Given input in this form: #1 # 1,3: 4x4 and this grammar that I created:
grammar Claim {
token TOP {
'#' <id> \s* '#' \s* <coordinates> ':' \s* <dimensions>
}
token digits {
<digit>+
}
token id {
<digits>
}
token coordinates {
<digits> ',' <digits>
}
token dimensions {
<digits> 'x' <digits>
}
}
say Claim.parse('#1 # 1,3: 4x4');
I am interested in extracting the actual tokens that were matched i.e. id, x + y from coordinates, and height + width from the dimensions from the resulting parse. I understand that I can pull them from the resulting Match object of Claim.parse(<input>), but I have to dig down through each grammar production to get the value I need e.g.
say $match<id>.hash<digits>.<digit>;
this seems a little messy, is there a better way?
For the particular challenge you're solving, using a grammar is like using a sledgehammer to crack a nut.
Like #Scimon says, a single regex would be fine. You can keep it nicely readable by laying it out appropriately. You can name the captures and keep them all at the top level:
/ ^
'#' $<id>=(\d+) ' '
'# ' $<x>=(\d+) ',' $<y>=(\d+)
': ' $<w>=(\d+) x $<d>=(\d+)
$
/;
say ~$<id x y w d>; # 1 1 3 4 4
(The prefix ~ calls .Str on the value on its right hand side. Called on a Match object it stringifies to the matched strings.)
With that out the way, your question remains perfectly cromulent as it is because it's important to know how P6 scales in this regard from simple regexes like the one above to the largest and most complex parsing tasks. So that's what the rest of this answer covers, using your example as the starting point.
Digging less messily
say $match<id>.hash<digits>.<digit>; # [「1」]
this seems a little messy, is there a better way?
Your say includes unnecessary code and output nesting. You could just simplify to something like:
say ~$match<id> # 1
Digging a little deeper less messily
I am interested in extracting the actual tokens that were matched i.e. id, x + y from coordinates, and height + width from the dimensions from the resulting parse.
For matches of multiple tokens you no longer have the luxury of relying on Perl 6 guessing which one you mean. (When there's only one, guess which one it guesses you mean. :))
One way to write your say to get the y coordinate:
say ~$match<coordinates><digits>[1] # 3
If you want to drop the <digits> you can mark which parts of a pattern should be stored in a list of numbered captures. One way to do so is to put parentheses around those parts:
token coordinates { (<digits>) ',' (<digits>) }
Now you've eliminated the need to mention <digits>:
say ~$match<coordinates>[1] # 3
You could also name the new parenthesized captures:
token coordinates { $<x>=(<digits>) ',' $<y>=(<digits>) }
say ~$match<coordinates><y> # 3
Pre-digging
I have to dig down through each grammar production to get the value I need
The above techniques still all dig down into the automatically generated parse tree which by default precisely corresponds to the tree implicit in the grammar's hierarchy of rule calls. The above techniques just make the way you dig into it seem a little shallower.

*AVAILABLE DATA*.

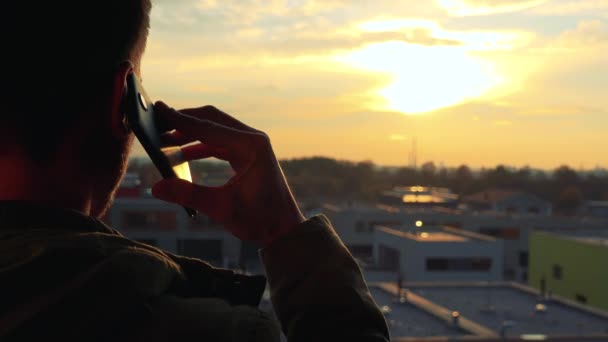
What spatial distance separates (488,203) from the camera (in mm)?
25938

*TASK INSTRUCTIONS*.
Continue the Perl 6 parsing answer above from its last sentence.

*RESULT*.
Another step is to do the digging work as part of the parsing process so that the say is simple.
You could inline some code right into the TOP token to store just the interesting data you've made. Just insert a {...} block in the appropriate spot (for this sort of thing that means the end of the token given that you need the token pattern to have already done its matching work):
my $made;
grammar Claim {
token TOP {
'#' <id> \s* '#' \s* <coordinates> ':' \s* <dimensions>
{ $made = ~($<id>, $<coordinatess><x y>, $<dimensions><digits>[0,1]) }
}
...
Now you can write just:
say $made # 1 1 3 4 4
This illustrates that you can just write arbitrary code at any point in any rule -- something that's not possible with most parsing formalisms and their related tools -- and the code can access the parse state as it is at that point.
Pre-digging less messily
Inlining code is quick and dirty. So is using a variable.
The normal thing to do for storing data is to instead use the make function. This hangs data off the match object that's being constructed corresponding to a given rule. This can then be retrieved using the .made method. So instead of $make = you'd have:
{ make ~($<id>, $<coordinatess><x y>, $<dimensions><digits>[0,1]) }
And now you can write:
say $match.made # 1 1 3 4 4
That's much tidier. But there's more.
A sparse subtree of a parse tree
.oO ( 🎶 On the first day of an imagined 2019 Perl 6 Christmas Advent calendar 🎶 a StackOverflow title said to me ... )
In the above example I constructed a .made payload for just the TOP node. For larger grammars it's common to form a sparse subtree (a term I coined for this because I couldn't find a standard existing term).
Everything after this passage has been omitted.